## WRITTEN REQUEST
Copy the entries word for word, starting with the line that contains "this 1568×327 image." and ending with the final line of the entries.

── LISTED RECORDS ──

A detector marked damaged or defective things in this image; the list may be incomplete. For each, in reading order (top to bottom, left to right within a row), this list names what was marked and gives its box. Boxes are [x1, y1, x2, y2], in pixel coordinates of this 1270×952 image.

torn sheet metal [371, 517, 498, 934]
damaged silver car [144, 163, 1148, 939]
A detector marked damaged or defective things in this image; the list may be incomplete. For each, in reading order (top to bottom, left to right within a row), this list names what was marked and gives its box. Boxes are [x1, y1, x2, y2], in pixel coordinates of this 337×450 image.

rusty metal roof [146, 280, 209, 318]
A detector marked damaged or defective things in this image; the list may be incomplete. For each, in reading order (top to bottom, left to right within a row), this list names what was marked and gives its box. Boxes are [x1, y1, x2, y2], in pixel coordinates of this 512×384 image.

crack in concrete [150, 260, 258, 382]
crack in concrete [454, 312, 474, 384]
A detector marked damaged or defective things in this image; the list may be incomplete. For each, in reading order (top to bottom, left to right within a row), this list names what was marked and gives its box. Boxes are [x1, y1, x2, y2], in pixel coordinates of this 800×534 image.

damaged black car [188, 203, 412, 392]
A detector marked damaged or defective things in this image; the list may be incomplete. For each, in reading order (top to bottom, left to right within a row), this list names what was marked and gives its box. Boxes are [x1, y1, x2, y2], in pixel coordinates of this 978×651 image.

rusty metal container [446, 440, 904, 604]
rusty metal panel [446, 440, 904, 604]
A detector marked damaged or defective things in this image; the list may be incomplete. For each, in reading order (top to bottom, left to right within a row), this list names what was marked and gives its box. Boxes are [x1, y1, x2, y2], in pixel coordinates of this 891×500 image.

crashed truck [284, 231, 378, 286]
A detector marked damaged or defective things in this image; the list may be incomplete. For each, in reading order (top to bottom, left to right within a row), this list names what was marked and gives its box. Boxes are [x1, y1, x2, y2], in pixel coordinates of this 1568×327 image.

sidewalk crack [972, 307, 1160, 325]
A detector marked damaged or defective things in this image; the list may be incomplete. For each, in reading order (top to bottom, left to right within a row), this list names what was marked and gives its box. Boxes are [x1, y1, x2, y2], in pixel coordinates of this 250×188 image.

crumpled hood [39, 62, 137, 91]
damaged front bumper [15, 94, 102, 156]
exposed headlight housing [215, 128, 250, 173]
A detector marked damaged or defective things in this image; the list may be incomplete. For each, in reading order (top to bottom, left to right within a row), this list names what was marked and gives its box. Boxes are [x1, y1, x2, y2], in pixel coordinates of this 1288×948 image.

───

## FULL OUTPUT
A detector marked damaged or defective things in this image; the list may be incomplete. For each, in reading order (top to bottom, left to right within a row), this list names what was marked and gives its box. Boxes are [x1, y1, x2, y2], in pixel coordinates of this 1568×327 image.

sidewalk crack [972, 307, 1160, 325]
A detector marked damaged or defective things in this image; the list may be incomplete. For each, in reading order (top to bottom, left to right within a row), this list names what was marked and gives its box. Boxes are [x1, y1, x2, y2], in pixel coordinates of this 250×188 image.

crumpled hood [39, 62, 137, 91]
damaged front bumper [15, 94, 102, 156]
exposed headlight housing [215, 128, 250, 173]
A detector marked damaged or defective things in this image; the list may be incomplete. For each, in reading order (top to bottom, left to right within a row), this list names what was marked and gives its box. Boxes are [x1, y1, x2, y2], in pixel coordinates of this 1288×948 image.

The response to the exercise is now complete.